There is no way to talk about Easter in Turin without mentioning The Easter Egg which carries a symbolic weight as it is the symbol of rebirth, once again in accordance with the scripture of the Catholic bible where Jesus is reborn. Italiandelights.com mentions that the people of Piemonte, the region in which Turin is located, is best known in fact for being the chocolatiers who started to add small trinkets and “surprises” inside the hollow egg.

 According to an article in wonderfulitaly.eu magazine “Turin is considered the Italian capital of chocolate, the homeland of gianduia, and of another tradition that kids, in particular, love: the chocolate Easter egg. The chocolate egg has become one of the symbols of Easter in Italy, but just a few people know that it was born in Turin.

Nowadays we have come a long way since the first chocolate egg was produced in 1925 and it is wild to see the ingenuity of artisanal chocolatiers work hard to create a bigger egg, a better egg, a more unique egg. Our beloved Baratti & Milano company, also situated in the Piedmont region, are best known for their Easter eggs. With only FOUR chocolatiers that have the recipe dating back to the beginning when Baratti & Milano were appointed the official chocolatiers to the Royal family of Savoy, every year the Easter eggs are limited in quantity but those lucky enough to order are in for a treat with flavors of Cremino, Gianduia and this year a MAGNUM egg weighing about 1200 grams of pure chocolate and whole hazelnuts, there is something for both the young and the wise (in fact not sure these eggs will make it to Easter😊! Shop the Baratti & Milano Easter Collection here.
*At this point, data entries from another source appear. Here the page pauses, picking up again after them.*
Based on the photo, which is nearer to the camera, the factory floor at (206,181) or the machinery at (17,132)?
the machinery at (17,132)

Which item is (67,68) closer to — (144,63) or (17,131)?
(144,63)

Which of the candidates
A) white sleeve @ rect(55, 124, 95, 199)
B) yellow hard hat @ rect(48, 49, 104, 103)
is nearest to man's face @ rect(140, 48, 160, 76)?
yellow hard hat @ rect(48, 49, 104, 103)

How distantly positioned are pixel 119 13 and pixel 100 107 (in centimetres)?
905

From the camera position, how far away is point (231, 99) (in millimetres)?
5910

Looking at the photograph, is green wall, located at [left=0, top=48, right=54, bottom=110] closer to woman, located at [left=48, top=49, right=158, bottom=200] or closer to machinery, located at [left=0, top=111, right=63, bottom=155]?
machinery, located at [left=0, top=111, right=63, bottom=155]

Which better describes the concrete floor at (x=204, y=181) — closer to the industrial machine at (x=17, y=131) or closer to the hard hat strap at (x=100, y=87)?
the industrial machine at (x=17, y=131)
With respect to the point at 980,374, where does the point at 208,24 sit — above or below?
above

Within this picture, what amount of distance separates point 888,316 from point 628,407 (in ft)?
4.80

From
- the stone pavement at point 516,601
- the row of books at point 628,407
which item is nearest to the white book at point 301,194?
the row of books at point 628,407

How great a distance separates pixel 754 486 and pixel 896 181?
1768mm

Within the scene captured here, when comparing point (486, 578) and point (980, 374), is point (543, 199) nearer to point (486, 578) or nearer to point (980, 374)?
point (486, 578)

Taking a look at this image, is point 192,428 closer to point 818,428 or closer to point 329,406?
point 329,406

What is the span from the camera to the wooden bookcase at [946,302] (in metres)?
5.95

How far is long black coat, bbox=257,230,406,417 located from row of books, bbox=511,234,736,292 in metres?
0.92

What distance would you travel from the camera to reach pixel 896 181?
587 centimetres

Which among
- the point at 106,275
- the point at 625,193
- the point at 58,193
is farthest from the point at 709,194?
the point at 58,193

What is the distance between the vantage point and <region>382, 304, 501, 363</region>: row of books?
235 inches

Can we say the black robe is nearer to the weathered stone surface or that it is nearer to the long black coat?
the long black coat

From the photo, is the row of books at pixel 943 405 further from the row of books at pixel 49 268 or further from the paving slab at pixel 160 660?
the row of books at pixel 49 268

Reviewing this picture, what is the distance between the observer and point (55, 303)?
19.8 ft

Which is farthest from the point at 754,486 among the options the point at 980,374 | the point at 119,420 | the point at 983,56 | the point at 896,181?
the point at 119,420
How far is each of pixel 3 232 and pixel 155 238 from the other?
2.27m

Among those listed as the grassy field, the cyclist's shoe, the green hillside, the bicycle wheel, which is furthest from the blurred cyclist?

Turin, being in the Piemonte Region of Italy known for its Barolo wines, also holds on tight to a fun tradition of cooking your Easter meat in Barolo wine! Another traditional food of Easter and eaten throughout Turin is the Colomba, meaning “Dove”, an Italian Easter cake and a sign of Spring. The best way I can describe the Colomba is as a soft, brioche like spring cake, topped with almonds and sugar traditionally. However, in the Piedmont region, known for their “Tonda e Gentile” Hazelnuts, you would find those in place of the almonds. If you want to learn more about the famous Piemonte Hazelnuts read my article on “The Noble Hazelnut


LifeinItaly.com shares with us yet another traditional food of Easter in Piemonte, that of the “Torta Pasqualina”, consisting of “several layers of a very thin dough made with water, flour, and olive oil, in which a savory mixture of ricotta, chard (known as “erbette” in Liguria and Piemonte) artichokes, and peas are poured. Sometimes, torta Pasqualina can be made with spinach, too. Torta Pasqualina is the apotheosis of Spring’s bountiful harvest: all of its ingredients are seasonal, genuine, fresh, and it’s usually served on Easter Sunday, although it is also often consumed cold on Pasquetta

Piemonte, with its traditions of festivals, piazza dances, games, traditional foods, wine and artisanal  Easter Eggs could just be where you spend your next Easter! If you have lived in Turin or spent an Easter there, please feel free to reach out to us at ciao@barattiandmilano.com to share your personal traditions with us!

Until then we wish all of our followers and readers a “Buona Pasqua!”